The Democratic Republic of the Congo is in the midst of another Rumble in the Jungle. It’s an election year and opposition candidate Moïse Katumbi is challenging incumbent president Joseph Kabila in an epic showdown. This year’s election is Congo’s highest-rated match since Muhammad Ali and George Foreman tussled here in 1974.
Katumbi has all the makings of a champion. He is the former superstar governor of Katanga province, a restive copper-producing region in the DRC’s southeast where Belgian mercenaries supported a secessionist movement in the 1960s. As governor from 2007 to 2015, the New York Times reports, Katumbi “is widely recognized as having helped raise revenue, collect more taxes, curtail bureaucratic harassment, prosecute corrupt officials and punish predatory soldiers.” But Katumbi’s appeal extends beyond Katanga; he’s president of a wildly successful soccer team, TP Mazembe, whose recent victories are a rare source of national pride. With a lucrative career in business—Katumbi’s net worth is estimated to be in the hundreds of millions—and a solid record in regional governance under his belt, he is better positioned than any Congolese politician in a generation to compete for the country’s greatest title: the presidency.
Earlier this year, it seemed that Kabila had his prime fighting days behind him and after two full terms in office he’d be ready to throw in the towel. Fifteen years in the ring—the same ring he jumped in after his father, Laurent, was quite literally KO’d in 2001—might have left him wary of another hard slog. But with every boxer in his league—among them Sassou-Nguesso in the Republic of Congo, Nkurunziza in Burundi, Kagame in Rwanda, and Museveni in Uganda—punching through paper constitutions to win a third term or more, Kabila’s been spoiling for another fight. Besides, Kabila’s fighting senses are far from dull; with the dexterity and dirty tricks of a street fighter, he has scrappily dispatched electoral foes in 2006 and 2011. His signature move is a lightning-fast uppercut designed to knock out pesky rivals before they can pose an existential threat. That’s why, when Katumbi emerged as the prime challenger for his presidential title, Kabila decided to throw the first punch.
First Kabila knocked Katumbi off his perch: last year Kabila dissolved Katanga province into four miniature provinces, making Katumbi’s governorship obsolete. Then, when it became clear earlier this year that Katumbi would throw his hat into the ring, Kabila accused Katumbi of conspiring with American mercenaries and plotting crimes against the state. In May, Katumbi’s palatial residence in Lubumbashi, DRC’s second-largest city after the capital Kinshasa, was surrounded by state security forces. Facing a warrant for his arrest, Katanga’s ex-governor managed to slip away to South Africa, where he alleges he was receiving medical treatment for—you guessed it—poisoning.
Katumbi’s been huddling in the corner with his doctor for some time now and the referee is counting down the seconds until he is eliminated. But suddenly, he staggers, and starts to pick himself up. After almost two months of silence, Katumbi’s Twitter account is active again.
....
To do:
**A.** In the Congo election article, which soccer team is Katumbi president of?
**B.** Extend the Congo election article past its final sentence, about Katumbi's Twitter account becoming active again.
Nothing in the stored data entries is needed.

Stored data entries
....
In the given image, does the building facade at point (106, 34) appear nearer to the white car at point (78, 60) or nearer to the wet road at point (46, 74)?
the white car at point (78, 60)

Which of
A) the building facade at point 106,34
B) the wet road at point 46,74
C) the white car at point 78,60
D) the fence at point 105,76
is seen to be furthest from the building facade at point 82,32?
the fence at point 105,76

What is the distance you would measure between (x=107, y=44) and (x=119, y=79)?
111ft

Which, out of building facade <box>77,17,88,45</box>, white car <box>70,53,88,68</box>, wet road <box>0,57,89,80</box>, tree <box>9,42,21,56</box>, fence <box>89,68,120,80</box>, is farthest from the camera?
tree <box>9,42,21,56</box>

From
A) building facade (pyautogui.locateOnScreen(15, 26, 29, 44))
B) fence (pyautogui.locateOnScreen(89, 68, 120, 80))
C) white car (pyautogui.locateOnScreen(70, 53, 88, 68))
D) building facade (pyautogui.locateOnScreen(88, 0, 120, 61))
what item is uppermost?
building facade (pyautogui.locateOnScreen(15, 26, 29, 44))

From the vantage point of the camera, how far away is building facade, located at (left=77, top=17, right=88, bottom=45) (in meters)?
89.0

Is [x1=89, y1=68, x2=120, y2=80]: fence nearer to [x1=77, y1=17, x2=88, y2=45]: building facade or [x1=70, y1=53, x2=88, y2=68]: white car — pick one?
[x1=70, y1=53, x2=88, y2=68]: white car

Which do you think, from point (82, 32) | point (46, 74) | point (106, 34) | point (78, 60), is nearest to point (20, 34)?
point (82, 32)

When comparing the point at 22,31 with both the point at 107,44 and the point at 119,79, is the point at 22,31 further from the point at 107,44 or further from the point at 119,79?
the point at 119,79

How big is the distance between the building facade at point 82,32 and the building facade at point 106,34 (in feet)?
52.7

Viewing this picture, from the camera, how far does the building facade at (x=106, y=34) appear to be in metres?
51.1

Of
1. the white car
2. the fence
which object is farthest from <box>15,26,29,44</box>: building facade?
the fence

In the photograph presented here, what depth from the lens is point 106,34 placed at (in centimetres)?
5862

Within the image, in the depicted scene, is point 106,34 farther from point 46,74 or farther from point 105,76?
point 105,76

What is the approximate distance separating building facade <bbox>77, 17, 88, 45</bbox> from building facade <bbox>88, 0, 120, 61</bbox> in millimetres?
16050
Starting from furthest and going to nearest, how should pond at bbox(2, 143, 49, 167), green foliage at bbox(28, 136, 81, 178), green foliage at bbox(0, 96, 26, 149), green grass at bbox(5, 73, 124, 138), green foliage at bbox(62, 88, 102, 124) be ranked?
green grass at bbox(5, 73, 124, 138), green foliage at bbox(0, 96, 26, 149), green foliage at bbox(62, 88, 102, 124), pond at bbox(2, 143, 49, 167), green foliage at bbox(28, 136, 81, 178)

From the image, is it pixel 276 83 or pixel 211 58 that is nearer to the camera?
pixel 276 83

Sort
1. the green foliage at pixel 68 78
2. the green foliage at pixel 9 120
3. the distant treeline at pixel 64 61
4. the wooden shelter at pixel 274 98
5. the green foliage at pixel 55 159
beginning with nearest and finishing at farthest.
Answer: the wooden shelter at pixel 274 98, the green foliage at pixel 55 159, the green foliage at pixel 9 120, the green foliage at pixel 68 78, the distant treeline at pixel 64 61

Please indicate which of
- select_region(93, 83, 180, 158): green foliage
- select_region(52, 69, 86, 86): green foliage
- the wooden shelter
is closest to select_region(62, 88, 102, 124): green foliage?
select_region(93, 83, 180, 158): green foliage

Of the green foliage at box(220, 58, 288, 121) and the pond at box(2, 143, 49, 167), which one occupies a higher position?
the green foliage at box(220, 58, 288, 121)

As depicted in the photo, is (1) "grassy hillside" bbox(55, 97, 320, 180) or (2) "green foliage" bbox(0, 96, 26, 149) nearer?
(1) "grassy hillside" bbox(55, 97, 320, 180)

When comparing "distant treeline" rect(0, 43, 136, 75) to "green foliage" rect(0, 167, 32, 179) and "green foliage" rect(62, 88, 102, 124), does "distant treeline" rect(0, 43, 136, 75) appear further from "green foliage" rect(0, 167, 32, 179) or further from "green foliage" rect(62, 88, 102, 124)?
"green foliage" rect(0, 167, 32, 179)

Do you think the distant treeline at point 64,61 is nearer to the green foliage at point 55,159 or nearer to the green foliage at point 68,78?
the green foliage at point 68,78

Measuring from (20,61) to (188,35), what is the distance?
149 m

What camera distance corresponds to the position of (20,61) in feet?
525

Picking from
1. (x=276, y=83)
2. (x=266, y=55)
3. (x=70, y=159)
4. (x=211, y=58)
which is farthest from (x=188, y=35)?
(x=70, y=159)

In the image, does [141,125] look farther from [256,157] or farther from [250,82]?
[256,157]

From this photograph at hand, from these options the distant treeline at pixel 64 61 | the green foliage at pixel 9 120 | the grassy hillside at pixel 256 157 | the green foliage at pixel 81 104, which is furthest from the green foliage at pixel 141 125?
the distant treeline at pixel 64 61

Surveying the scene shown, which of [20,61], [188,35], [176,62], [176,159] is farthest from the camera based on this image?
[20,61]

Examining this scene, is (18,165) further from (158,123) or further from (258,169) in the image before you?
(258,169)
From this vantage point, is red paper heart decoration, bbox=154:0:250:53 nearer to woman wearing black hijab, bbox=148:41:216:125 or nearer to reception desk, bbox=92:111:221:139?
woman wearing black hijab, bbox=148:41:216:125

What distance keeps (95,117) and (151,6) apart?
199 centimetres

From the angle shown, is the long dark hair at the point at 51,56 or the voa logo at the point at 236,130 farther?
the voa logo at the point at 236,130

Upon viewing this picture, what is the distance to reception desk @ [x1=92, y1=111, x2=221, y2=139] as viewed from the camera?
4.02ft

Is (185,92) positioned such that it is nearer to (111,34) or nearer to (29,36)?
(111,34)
....
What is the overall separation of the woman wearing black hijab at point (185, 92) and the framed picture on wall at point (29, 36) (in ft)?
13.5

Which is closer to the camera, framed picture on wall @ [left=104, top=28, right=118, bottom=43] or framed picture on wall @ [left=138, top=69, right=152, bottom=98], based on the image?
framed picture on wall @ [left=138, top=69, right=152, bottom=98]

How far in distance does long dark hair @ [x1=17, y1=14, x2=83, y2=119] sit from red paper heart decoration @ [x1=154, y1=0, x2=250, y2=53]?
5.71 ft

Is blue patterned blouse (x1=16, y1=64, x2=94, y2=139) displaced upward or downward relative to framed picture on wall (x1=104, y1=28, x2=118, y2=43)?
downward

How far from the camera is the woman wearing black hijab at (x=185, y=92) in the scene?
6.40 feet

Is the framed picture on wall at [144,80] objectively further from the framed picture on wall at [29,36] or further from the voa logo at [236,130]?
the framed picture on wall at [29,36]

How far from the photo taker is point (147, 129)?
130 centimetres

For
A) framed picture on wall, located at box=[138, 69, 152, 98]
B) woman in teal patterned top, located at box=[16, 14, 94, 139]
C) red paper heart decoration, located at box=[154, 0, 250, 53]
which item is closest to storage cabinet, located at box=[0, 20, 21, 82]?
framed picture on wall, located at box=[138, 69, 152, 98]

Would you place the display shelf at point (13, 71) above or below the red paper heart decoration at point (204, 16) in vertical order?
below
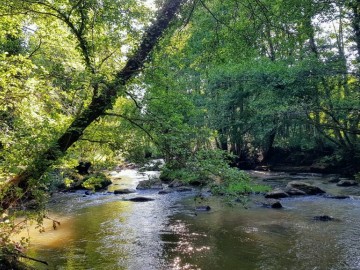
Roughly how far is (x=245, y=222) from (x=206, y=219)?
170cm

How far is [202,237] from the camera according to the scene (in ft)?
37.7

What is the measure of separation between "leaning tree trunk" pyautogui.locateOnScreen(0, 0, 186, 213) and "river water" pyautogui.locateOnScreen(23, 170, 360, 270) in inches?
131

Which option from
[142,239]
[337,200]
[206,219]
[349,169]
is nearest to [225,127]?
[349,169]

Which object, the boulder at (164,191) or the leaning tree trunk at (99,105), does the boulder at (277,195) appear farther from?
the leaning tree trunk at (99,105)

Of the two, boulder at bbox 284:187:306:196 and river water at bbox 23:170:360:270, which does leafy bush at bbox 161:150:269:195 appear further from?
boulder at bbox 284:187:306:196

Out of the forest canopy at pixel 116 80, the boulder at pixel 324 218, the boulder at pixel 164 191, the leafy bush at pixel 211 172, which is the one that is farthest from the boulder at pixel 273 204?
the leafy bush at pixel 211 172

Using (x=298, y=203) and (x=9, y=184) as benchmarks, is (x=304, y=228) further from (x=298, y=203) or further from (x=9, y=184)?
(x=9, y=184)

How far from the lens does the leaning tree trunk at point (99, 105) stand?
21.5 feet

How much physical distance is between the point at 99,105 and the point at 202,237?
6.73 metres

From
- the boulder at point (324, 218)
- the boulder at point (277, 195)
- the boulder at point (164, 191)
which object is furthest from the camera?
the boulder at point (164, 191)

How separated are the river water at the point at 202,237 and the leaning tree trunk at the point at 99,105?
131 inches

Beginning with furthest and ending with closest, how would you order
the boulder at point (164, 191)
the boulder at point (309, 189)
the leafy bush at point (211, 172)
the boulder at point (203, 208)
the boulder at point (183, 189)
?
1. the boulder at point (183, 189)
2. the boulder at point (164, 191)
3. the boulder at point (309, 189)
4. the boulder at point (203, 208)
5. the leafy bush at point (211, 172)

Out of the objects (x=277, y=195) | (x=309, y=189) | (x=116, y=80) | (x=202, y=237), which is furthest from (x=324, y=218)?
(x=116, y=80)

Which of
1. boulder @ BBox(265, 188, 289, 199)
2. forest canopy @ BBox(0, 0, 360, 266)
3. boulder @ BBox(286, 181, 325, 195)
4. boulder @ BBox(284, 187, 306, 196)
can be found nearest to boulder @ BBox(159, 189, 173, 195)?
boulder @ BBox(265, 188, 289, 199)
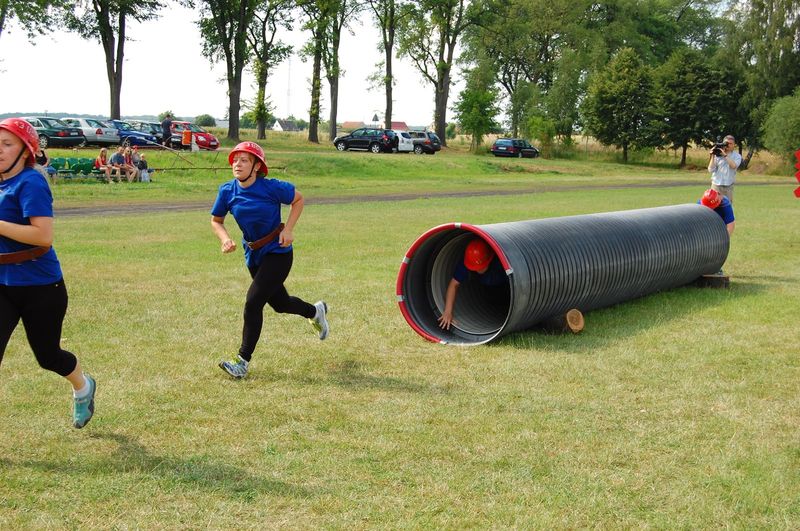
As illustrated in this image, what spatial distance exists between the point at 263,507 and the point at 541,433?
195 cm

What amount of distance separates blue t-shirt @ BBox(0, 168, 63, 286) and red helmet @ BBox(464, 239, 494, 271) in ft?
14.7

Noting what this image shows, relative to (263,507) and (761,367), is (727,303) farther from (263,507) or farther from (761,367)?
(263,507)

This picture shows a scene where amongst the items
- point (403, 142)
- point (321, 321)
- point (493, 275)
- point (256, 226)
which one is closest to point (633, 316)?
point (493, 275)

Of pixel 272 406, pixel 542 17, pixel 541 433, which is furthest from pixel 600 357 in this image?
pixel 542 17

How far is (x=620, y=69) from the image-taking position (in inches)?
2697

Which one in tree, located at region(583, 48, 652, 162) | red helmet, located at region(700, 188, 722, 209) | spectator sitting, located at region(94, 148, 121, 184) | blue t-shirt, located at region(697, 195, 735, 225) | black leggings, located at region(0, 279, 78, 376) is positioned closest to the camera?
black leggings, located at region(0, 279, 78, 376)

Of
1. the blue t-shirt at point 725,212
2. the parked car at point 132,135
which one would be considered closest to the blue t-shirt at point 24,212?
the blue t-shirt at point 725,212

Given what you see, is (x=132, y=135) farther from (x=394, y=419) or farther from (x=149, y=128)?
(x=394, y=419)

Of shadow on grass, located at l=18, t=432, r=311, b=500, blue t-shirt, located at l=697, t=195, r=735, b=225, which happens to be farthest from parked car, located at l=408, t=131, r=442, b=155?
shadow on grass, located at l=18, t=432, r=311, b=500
....
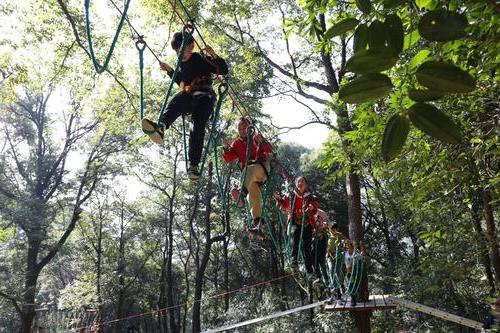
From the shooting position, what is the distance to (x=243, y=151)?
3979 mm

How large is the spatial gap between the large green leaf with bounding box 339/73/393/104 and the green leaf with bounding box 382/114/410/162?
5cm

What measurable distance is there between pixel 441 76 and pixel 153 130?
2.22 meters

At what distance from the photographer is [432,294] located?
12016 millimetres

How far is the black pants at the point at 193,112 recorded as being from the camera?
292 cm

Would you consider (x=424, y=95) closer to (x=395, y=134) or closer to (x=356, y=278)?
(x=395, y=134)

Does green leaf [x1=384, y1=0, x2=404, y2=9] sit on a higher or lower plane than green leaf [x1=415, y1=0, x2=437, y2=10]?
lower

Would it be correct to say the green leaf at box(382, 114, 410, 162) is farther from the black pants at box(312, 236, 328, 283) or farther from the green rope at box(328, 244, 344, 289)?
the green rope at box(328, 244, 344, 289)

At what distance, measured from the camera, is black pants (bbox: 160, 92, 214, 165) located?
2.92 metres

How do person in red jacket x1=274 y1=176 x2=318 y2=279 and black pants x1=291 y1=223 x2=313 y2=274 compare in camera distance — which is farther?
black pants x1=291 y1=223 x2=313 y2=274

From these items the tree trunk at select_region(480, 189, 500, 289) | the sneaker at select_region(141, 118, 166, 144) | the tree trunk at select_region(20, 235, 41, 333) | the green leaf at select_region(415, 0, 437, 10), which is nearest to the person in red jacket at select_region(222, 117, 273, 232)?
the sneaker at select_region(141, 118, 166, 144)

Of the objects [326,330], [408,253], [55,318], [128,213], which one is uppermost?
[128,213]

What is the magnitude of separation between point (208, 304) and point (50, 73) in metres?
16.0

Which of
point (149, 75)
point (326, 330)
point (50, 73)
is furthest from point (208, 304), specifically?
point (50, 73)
....
Expected results:
**A.** TP Mazembe.

**B.**
— Moise Katumbi (@moise_katumbi) July 7, 2016
And now the man’s in France to give interviews. Guess he’s feeling better! RFI reports:
Moise Katumbi, one of the leading opposition figures in the Democratic Republic of Congo has broken his silence and told RFI that he is firmly determined to return to his home country to ensure President Joseph Kabila does not cling on to power.
The pledge comes despite his sentencing by a Congolese court to a three year jail sentence for alleged property fraud on June 22, while he was abroad for medical treatment. […]
Katumbi denied he had gone into exile or that the prison term handed down by a judge will stop him from campaigning to pressure Kabila to step down at the end of his mandate on December 19.
Katumbi added that he was hoping to be in Kinshasa by July 31, the day scheduled for a get-together of the opposition, who recently agreed a unity accord, headed by UDPS veteran leader Etienne Tshisekedi.
For now, the momentum is with Katumbi. Tom Perriello, the U.S. Envoy to the Great Lakes, is urging Kabila to respect his constitutional limits. The DRC’s Catholic bishops are also calling for the president of 15 years to step down on schedule. Most important of all, the country’s typically fractured opposition has united decisively under a single banner, which will presumably fly for Katumbi’s candidacy, whether he returns by the end of July or not.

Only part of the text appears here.